▶ _Exercise_: Retype everything from the line containing "Between [137,96] and" down to the end of the items, changing nothing.
========================================
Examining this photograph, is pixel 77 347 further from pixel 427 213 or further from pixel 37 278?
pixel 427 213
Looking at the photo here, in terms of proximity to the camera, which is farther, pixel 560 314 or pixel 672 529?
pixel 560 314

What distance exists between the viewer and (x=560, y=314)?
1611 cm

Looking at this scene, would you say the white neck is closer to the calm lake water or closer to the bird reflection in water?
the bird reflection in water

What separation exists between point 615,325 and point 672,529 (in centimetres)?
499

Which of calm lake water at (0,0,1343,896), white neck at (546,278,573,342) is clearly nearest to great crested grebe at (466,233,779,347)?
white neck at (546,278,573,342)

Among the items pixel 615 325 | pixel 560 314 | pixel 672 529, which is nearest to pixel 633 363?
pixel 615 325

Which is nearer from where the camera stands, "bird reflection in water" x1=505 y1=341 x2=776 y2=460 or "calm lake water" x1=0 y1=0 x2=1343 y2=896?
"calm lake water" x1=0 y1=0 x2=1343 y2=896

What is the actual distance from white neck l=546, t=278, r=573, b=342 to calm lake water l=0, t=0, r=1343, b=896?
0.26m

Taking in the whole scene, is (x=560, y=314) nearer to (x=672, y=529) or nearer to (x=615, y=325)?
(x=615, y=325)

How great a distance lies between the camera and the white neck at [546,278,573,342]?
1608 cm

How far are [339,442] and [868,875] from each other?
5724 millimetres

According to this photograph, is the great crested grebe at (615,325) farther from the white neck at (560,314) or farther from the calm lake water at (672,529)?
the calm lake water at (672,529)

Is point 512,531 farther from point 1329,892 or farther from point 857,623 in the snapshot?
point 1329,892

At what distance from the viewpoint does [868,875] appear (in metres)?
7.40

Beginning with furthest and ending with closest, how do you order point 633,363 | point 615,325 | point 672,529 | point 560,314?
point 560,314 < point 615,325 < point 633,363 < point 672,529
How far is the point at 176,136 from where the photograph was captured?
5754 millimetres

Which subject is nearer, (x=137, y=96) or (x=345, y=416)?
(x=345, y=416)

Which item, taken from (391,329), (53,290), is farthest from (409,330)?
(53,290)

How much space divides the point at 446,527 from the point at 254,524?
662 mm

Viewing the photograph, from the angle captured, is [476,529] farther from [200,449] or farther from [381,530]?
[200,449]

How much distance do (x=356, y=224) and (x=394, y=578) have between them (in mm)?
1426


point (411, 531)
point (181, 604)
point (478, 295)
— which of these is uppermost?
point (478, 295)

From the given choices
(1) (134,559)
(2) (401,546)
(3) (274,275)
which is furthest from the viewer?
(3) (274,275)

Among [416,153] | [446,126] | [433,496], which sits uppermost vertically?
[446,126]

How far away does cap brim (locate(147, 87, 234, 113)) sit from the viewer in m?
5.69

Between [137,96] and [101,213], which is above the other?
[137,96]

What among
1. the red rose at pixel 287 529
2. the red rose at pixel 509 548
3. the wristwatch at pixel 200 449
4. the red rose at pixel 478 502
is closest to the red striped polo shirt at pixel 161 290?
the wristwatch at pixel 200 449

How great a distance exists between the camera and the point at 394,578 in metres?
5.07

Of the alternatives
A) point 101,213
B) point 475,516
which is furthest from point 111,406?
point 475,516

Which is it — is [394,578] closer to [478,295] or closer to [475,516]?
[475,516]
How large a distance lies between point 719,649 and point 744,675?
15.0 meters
========================================
▶ _The result_:
Between [137,96] and [101,213], which is above the other?
[137,96]

What among
1. the red rose at pixel 287 529
2. the red rose at pixel 509 548
3. the wristwatch at pixel 200 449
4. the red rose at pixel 478 502
is closest to the red striped polo shirt at pixel 161 290?
the wristwatch at pixel 200 449

How great a distance exists between the camera and the point at 394,578 in metres?
5.07

Of the alternatives
A) point 101,213
B) point 475,516
which is furthest from point 111,406?
point 475,516

Which is it — is [394,578] closer to [478,295] or closer to [475,516]?
[475,516]
How large a distance lies between point 719,649 and point 744,675?
15.0 meters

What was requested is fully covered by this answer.